ECLI:NL:GHSGR:2012:BY7039
Gerechtshof 's-Gravenhage
- Verstek
- Rechtspraak.nl
Niet-ontvankelijkheid in hoger beroep van verdachte in strafzaak
In deze zaak heeft het Gerechtshof 's-Gravenhage op 1 november 2012 uitspraak gedaan in het hoger beroep van een verdachte die eerder door de politierechter in de rechtbank 's-Gravenhage was veroordeeld.

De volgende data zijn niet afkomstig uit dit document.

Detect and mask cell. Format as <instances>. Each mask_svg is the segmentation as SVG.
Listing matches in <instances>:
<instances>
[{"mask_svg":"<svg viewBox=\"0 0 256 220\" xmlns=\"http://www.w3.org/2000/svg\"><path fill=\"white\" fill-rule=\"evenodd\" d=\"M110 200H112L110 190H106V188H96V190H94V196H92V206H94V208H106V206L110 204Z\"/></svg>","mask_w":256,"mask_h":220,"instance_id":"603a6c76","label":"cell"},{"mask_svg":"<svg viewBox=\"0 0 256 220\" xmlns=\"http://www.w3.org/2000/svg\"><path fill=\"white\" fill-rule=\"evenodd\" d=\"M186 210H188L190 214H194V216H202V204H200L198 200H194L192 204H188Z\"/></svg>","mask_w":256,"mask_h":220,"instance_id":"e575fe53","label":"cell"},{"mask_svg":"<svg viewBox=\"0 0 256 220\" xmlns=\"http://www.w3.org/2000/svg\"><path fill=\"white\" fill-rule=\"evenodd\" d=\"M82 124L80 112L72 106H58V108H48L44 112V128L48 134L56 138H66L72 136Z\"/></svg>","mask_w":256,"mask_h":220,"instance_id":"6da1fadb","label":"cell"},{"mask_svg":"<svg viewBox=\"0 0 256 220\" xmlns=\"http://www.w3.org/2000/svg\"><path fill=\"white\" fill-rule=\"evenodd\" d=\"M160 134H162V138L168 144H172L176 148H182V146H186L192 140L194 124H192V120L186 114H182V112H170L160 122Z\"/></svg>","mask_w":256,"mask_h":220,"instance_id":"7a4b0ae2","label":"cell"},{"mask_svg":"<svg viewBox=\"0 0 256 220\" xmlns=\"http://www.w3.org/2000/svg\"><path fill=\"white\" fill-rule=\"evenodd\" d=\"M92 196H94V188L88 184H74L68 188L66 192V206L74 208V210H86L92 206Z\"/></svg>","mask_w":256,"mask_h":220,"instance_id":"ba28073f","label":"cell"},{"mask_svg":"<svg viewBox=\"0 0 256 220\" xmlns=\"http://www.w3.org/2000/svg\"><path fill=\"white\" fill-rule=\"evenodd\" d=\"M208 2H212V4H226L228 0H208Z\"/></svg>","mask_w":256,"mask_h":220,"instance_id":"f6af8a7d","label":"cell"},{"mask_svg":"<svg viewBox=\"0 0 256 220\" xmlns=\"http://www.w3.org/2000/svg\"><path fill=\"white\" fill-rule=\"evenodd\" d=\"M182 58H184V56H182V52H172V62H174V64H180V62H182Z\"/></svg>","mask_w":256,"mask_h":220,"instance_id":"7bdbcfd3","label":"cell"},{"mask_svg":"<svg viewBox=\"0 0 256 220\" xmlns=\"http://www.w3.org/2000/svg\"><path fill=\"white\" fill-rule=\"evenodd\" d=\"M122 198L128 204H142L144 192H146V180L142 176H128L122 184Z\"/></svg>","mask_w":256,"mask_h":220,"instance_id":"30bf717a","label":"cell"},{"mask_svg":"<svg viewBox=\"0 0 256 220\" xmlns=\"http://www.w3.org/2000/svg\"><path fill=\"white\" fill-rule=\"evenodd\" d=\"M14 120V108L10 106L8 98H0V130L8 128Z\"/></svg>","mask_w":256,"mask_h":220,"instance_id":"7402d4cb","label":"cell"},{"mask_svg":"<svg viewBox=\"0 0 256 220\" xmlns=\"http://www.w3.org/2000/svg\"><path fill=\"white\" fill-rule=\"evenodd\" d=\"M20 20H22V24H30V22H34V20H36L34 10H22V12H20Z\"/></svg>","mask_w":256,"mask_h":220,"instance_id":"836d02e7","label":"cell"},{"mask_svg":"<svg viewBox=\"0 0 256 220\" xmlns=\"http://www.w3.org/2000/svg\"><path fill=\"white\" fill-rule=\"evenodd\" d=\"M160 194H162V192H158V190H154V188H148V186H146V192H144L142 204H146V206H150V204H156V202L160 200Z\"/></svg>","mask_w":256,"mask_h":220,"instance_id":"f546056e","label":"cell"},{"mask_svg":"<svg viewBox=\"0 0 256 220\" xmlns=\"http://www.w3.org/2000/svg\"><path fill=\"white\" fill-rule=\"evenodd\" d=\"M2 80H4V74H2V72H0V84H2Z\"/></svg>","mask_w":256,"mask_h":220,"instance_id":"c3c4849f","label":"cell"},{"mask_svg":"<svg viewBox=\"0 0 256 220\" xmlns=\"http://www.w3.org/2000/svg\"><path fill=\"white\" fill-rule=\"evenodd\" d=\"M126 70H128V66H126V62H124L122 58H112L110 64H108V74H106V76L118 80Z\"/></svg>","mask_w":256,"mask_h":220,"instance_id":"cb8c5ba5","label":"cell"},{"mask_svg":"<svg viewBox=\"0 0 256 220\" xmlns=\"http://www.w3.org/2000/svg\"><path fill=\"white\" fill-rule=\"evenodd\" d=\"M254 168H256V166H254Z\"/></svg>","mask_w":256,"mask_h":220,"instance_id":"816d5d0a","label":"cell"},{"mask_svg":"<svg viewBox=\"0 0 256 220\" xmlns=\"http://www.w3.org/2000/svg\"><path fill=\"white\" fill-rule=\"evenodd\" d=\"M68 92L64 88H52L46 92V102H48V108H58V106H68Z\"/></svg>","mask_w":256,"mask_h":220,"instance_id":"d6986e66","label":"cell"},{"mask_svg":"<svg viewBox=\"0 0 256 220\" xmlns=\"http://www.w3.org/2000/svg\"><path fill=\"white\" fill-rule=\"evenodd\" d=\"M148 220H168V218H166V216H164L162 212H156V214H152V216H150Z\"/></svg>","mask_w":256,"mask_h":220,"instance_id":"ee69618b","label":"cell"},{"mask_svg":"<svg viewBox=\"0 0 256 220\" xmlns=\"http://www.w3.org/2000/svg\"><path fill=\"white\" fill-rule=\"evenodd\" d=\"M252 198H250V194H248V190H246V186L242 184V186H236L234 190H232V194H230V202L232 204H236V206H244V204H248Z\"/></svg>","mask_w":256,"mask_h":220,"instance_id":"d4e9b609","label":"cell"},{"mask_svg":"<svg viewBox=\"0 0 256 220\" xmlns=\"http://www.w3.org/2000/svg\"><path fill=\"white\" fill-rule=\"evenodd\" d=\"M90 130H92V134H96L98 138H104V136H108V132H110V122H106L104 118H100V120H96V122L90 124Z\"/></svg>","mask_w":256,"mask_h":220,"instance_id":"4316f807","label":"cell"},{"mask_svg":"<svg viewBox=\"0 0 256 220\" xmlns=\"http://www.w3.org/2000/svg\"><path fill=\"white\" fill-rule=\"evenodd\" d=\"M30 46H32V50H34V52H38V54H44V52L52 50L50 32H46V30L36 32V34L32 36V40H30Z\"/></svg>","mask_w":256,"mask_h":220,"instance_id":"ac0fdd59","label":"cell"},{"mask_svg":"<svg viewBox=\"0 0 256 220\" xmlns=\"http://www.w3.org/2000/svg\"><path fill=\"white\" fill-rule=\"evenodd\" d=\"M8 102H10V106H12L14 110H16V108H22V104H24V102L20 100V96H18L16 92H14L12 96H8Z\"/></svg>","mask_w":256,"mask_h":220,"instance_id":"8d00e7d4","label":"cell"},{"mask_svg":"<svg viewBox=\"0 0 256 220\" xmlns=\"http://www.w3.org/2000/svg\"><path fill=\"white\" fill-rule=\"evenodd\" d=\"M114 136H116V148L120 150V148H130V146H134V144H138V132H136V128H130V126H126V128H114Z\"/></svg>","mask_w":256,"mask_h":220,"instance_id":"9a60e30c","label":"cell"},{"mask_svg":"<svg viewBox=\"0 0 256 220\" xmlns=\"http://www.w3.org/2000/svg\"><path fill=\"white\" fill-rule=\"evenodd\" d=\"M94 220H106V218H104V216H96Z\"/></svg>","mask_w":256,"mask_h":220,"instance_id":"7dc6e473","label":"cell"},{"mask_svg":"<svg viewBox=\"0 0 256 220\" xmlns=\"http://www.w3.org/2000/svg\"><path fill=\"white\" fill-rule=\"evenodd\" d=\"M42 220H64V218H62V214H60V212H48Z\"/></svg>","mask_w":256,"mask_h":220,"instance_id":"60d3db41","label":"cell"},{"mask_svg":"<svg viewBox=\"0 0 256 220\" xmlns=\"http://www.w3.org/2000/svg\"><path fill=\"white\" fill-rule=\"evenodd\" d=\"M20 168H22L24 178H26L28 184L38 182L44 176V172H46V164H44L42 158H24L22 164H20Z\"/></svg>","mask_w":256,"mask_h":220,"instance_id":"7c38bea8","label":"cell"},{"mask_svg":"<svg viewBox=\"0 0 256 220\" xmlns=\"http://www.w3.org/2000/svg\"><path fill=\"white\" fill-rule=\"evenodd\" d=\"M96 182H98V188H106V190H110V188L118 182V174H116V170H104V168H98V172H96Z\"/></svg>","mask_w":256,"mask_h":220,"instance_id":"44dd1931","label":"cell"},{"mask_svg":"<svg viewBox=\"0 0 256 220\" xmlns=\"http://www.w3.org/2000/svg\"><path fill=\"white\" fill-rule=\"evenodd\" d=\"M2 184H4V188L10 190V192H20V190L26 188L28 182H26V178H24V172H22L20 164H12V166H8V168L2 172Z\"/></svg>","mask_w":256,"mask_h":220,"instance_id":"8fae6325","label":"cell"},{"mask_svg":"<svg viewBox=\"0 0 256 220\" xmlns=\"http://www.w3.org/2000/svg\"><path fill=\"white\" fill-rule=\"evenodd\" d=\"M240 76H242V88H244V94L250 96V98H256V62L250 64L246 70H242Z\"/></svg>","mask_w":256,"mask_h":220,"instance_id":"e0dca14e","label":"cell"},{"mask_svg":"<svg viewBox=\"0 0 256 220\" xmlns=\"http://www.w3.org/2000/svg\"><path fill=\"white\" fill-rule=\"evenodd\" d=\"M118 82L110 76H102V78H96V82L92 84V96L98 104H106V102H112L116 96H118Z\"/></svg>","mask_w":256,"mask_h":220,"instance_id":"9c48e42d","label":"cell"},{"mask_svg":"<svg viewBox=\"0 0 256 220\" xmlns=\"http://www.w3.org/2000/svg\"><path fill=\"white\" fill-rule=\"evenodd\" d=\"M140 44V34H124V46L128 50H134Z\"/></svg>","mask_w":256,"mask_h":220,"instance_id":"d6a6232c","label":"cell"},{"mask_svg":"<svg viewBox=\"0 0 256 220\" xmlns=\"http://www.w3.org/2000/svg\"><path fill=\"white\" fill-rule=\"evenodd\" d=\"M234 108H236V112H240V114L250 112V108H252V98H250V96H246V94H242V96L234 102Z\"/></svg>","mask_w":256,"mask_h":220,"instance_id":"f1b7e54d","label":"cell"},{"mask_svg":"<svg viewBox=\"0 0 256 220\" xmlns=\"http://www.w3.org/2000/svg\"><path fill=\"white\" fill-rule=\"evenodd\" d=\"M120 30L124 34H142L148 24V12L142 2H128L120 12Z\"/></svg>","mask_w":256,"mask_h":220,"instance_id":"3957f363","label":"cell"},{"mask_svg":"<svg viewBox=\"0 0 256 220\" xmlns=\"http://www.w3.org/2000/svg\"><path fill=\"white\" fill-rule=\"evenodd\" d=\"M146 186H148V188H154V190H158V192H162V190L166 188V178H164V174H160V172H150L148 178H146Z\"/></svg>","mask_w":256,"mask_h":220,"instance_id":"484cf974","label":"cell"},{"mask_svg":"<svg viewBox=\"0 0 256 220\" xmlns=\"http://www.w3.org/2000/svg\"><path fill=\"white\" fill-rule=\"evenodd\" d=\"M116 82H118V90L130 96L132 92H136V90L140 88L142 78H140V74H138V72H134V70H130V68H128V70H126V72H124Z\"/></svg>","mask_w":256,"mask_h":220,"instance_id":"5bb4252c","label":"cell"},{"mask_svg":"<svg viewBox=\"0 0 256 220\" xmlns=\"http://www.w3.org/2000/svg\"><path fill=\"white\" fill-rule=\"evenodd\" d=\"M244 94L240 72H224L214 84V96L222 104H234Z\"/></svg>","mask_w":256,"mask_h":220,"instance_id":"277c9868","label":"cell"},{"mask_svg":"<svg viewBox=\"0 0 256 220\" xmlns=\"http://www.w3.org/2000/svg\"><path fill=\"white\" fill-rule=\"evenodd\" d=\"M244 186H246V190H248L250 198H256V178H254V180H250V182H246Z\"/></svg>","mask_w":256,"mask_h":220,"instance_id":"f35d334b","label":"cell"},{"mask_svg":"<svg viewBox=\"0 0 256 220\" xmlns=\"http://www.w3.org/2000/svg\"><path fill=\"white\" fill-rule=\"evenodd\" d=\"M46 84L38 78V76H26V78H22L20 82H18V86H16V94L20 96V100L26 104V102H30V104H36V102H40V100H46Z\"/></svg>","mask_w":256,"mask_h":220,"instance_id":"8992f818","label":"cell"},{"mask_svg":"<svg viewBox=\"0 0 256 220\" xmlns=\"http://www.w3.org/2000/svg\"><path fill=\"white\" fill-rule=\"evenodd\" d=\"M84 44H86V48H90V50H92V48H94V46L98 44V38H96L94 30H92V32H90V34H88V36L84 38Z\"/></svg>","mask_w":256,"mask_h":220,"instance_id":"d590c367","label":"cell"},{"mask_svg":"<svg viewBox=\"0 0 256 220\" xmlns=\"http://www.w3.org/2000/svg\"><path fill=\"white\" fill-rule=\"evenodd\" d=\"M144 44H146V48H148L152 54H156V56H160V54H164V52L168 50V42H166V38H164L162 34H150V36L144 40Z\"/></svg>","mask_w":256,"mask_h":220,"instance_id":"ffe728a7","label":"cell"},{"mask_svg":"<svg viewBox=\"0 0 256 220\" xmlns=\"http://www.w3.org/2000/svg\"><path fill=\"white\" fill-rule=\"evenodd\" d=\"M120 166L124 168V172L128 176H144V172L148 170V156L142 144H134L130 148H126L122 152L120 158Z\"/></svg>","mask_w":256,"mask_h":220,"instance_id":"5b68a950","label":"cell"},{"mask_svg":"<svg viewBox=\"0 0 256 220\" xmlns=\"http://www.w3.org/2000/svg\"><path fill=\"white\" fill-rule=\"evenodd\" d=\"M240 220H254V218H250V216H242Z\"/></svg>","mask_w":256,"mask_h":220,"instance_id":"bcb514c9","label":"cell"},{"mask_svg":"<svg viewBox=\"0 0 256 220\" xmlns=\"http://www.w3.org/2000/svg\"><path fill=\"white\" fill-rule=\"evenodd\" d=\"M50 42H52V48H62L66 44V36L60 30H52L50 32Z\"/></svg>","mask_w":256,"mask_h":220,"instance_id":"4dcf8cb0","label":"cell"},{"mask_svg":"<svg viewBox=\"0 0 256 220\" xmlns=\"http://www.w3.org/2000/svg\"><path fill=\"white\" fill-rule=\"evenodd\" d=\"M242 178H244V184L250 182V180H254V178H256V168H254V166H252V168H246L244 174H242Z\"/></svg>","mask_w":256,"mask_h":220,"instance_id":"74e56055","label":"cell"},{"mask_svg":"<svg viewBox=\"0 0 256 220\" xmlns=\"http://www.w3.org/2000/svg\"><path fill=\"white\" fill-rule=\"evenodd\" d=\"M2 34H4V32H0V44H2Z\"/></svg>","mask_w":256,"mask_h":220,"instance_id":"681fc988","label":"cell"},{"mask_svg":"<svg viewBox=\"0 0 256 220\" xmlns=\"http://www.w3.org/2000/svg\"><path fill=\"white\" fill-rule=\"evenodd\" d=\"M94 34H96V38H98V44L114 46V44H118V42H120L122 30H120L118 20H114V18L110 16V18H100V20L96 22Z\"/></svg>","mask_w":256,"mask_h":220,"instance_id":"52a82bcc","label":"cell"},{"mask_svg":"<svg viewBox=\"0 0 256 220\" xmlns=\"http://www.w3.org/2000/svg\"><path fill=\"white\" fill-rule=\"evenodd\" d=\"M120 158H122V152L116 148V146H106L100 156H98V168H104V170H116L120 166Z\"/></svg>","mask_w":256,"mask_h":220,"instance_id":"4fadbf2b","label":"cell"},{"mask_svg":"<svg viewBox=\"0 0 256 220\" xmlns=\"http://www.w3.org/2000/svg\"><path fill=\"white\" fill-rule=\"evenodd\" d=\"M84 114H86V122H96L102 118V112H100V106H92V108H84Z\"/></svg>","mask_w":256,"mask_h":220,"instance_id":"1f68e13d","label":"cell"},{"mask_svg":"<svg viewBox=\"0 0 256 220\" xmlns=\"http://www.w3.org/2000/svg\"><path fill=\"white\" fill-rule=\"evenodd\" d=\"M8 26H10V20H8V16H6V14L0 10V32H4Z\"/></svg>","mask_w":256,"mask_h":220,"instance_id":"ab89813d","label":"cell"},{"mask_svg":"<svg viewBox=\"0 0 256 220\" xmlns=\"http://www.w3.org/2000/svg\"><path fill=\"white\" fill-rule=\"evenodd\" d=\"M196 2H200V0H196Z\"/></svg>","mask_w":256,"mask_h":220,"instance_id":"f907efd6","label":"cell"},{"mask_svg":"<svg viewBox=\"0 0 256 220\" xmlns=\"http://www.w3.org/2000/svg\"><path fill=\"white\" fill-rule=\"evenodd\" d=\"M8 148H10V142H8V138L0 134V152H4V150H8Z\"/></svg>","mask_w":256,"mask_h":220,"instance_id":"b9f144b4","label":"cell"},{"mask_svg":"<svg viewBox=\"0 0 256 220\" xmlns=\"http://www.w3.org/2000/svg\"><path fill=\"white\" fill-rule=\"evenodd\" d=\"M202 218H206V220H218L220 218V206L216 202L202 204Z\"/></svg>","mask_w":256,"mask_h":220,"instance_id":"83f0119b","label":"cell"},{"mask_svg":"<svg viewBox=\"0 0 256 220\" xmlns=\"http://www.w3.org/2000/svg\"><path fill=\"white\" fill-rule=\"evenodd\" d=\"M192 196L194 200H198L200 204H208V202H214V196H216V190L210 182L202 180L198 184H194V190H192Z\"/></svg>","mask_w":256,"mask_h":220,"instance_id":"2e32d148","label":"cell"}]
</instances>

De verdachte was in eerste aanleg vrijgesproken van het onder 2 ten laste gelegde, maar veroordeeld tot een gevangenisstraf van 10 weken voor het onder 1 ten laste gelegde, met aftrek van voorarrest. De advocaat-generaal heeft in hoger beroep gevorderd dat de verdachte niet-ontvankelijk wordt verklaard, omdat hij niet ter terechtzitting is verschenen.
Het hof heeft vastgesteld dat de verdachte geen schriftelijke grieven heeft ingediend tegen het vonnis en ook geen mondelinge bezwaren heeft geuit tijdens de zitting. Gezien deze omstandigheden en het bepaalde in artikel 416, tweede lid, van het Wetboek van Strafvordering, heeft het hof besloten om de verdachte niet-ontvankelijk te verklaren in het hoger beroep. Dit betekent dat de zaak niet inhoudelijk wordt behandeld en de eerdere uitspraak van de politierechter in stand blijft.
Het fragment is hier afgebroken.